Exercise instructions:
1 > Reproduce, word for word, the part of the summingbird chat archive that opens with the words containing "we should have" and closes with "never calls it.".
2 > In the summingbird chat archive, which method does P. Oscar Boykin ask Pankaj Gupta to read while reviewing?

These are chat archives for twitter/summingbird

10th
Feb 2017
Pankaj Gupta
@pankajroark
Feb 10 2017 00:10
@johnynek I haven’t tried it
P. Oscar Boykin
@johnynek
Feb 10 2017 00:12
it does not work @pankajroark
twitter/summingbird#713
I have a PR, but you will probably need to test it at Twitter
Pankaj Gupta
@pankajroark
Feb 10 2017 00:13
sure, we can try it out
P. Oscar Boykin
@johnynek
Feb 10 2017 00:40
@pankajroark twitter/summingbird#714
I found a fairly minimal fix. I can’t see how that can break you, but if you are abusing mutate in some ways, maybe.
that was added for dubious reasons, and I probably didn’t push back enough on it. There is no way to guess what mutate might be doing, and it forces the API to not change. Can you see where you might be using mutate passed to run and see if it is still needed? If now, I would love to remove it, and instead give people a path to just get an Execution and use FlowListeners which are already supported.
we should have only one way, ideally, to run scalding code.
Pankaj Gupta
@pankajroark
Feb 10 2017 01:02
Sure, I will take a look tomorrow
I’m not that familiar with summingbird scalding platform, might take me a bit to check this. Planning to spend some time on it tomorrow.
P. Oscar Boykin
@johnynek
Feb 10 2017 01:06
okay. Please read the buildFlow method in scalding while you review
the problem is we added more and more scalding features into that method
but summingbird never calls it.

Supplied data:
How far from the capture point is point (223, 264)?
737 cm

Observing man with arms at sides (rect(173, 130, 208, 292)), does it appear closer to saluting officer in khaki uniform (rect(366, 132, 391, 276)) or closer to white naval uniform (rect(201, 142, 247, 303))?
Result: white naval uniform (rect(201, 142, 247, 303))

Solved problems:
1 >
we should have only one way, ideally, to run scalding code.
Pankaj Gupta
@pankajroark
Feb 10 2017 01:02
Sure, I will take a look tomorrow
I’m not that familiar with summingbird scalding platform, might take me a bit to check this. Planning to spend some time on it tomorrow.
P. Oscar Boykin
@johnynek
Feb 10 2017 01:06
okay. Please read the buildFlow method in scalding while you review
the problem is we added more and more scalding features into that method
but summingbird never calls it.

2 > The buildFlow method in scalding.